*The task*
Each entry should be duplicated verbatim; its pictures should not be.
::: Input data :::
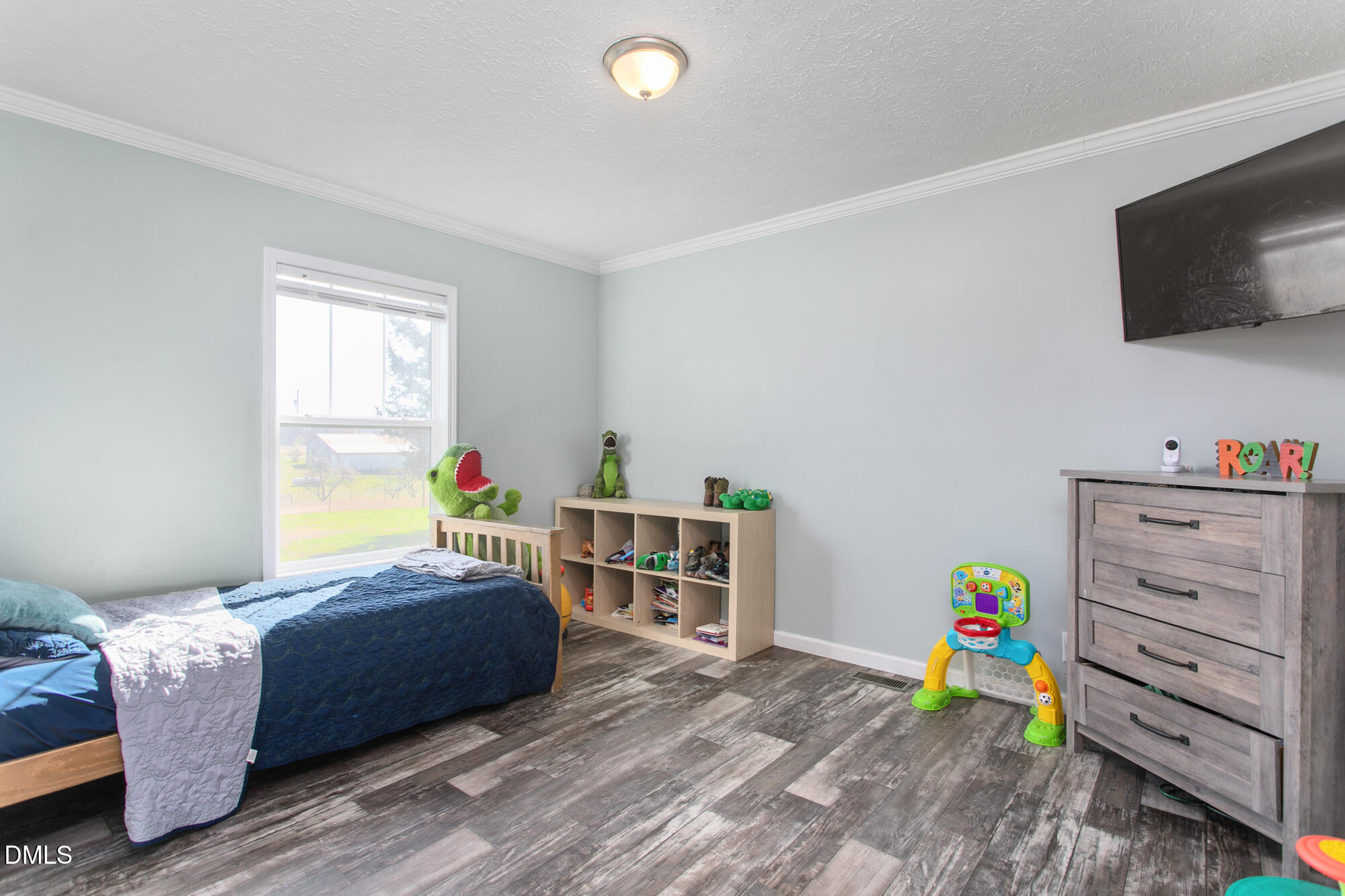 578 Brintle Road Reidsville, NC 27320 - Photo 23 of 37 a bedroom with a bed and a window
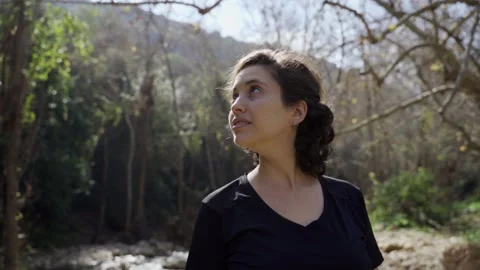 Young woman smiling while looking around surrounded by nature in forest or park Stock Footage 149435283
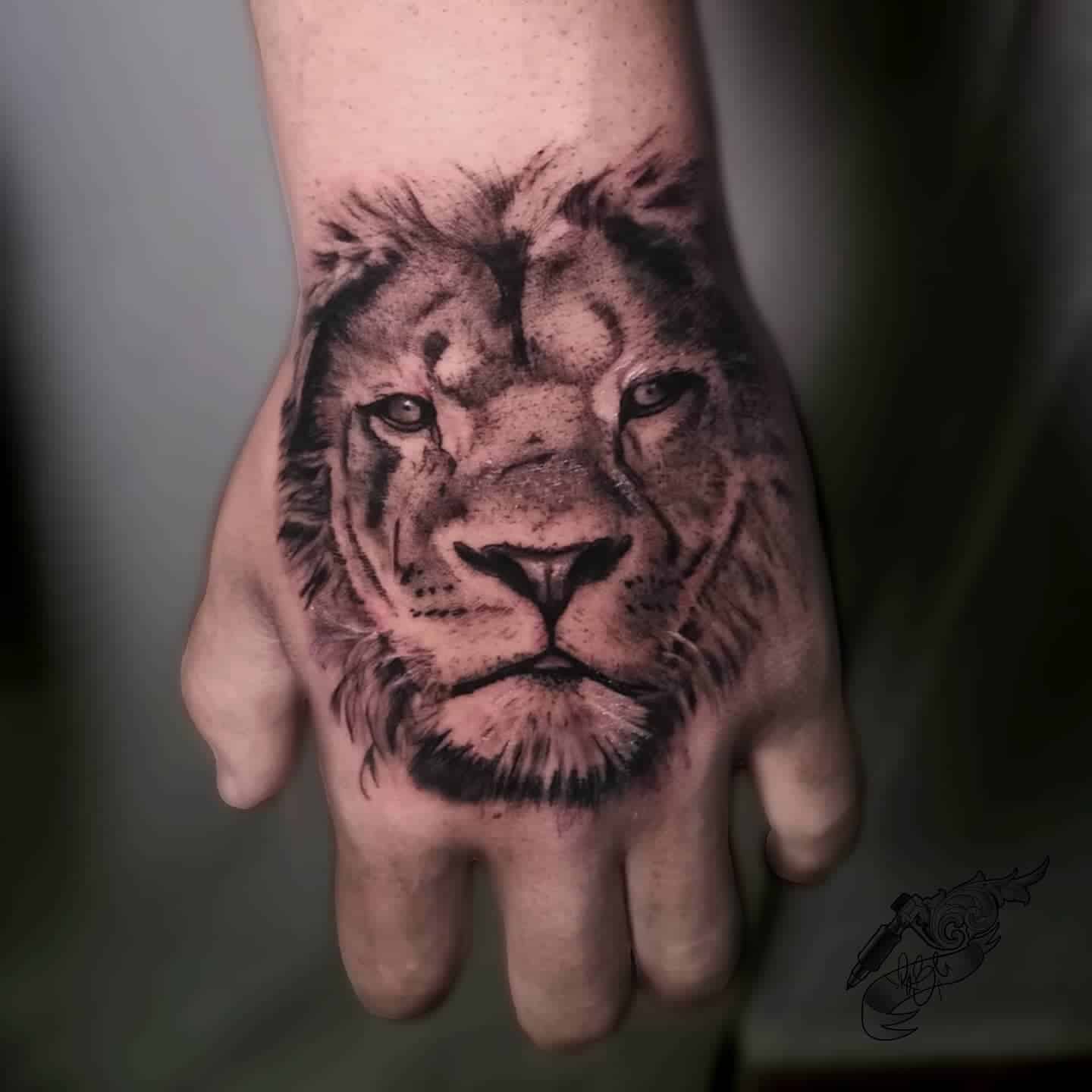 black and grey lion head tattoo on hand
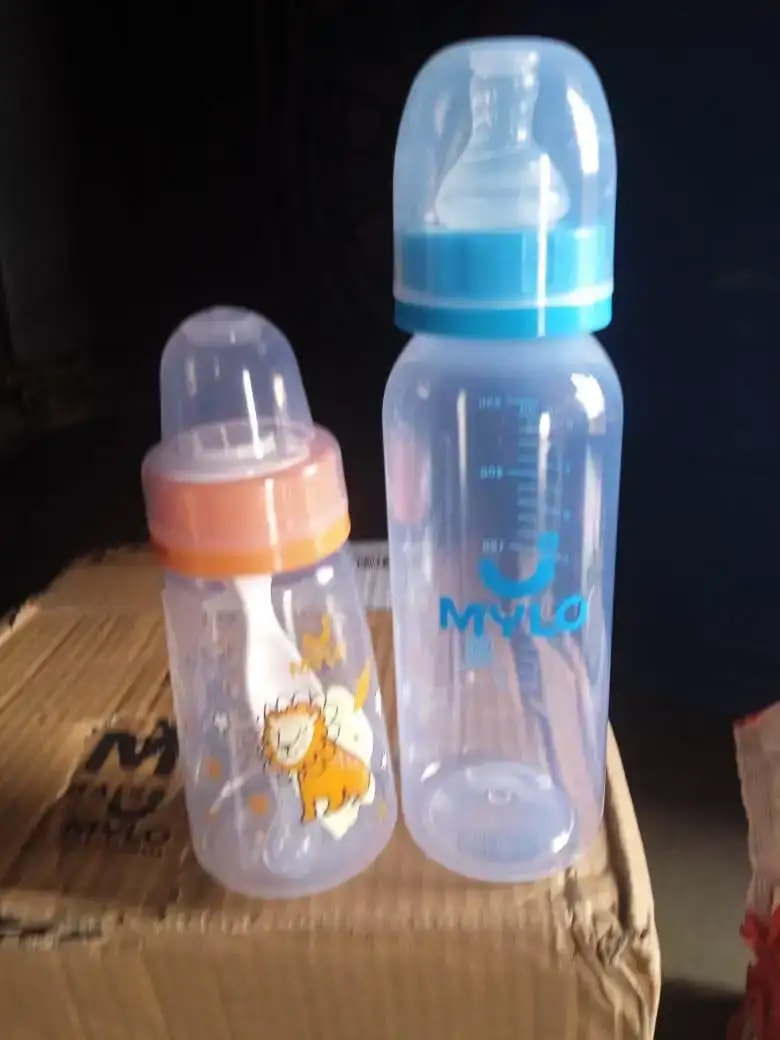 2-in-1 Baby Feeding Bottle | BPA Free with Anti-Colic Nipple & Spoon | Easy Flow Neck Design - Lion & Giraffe 125ml & 250ml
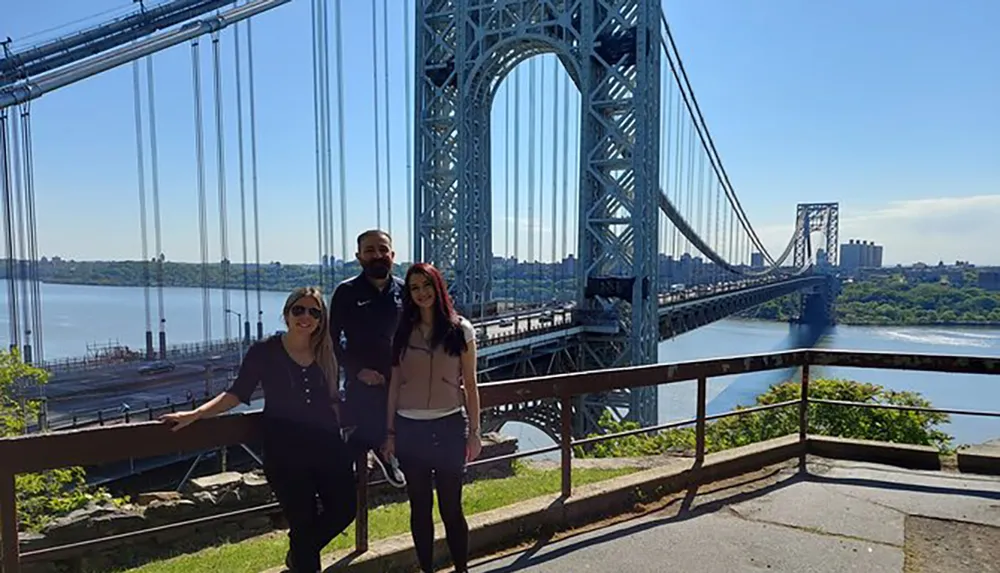 Three people are posing for a photo in front of a striking suspension bridge on a sunny day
:::
*Answer space*
 578 Brintle Road Reidsville, NC 27320 - Photo 23 of 37 a bedroom with a bed and a window
 Young woman smiling while looking around surrounded by nature in forest or park Stock Footage 149435283
 black and grey lion head tattoo on hand
 2-in-1 Baby Feeding Bottle | BPA Free with Anti-Colic Nipple & Spoon | Easy Flow Neck Design - Lion & Giraffe 125ml & 250ml
 Three people are posing for a photo in front of a striking suspension bridge on a sunny day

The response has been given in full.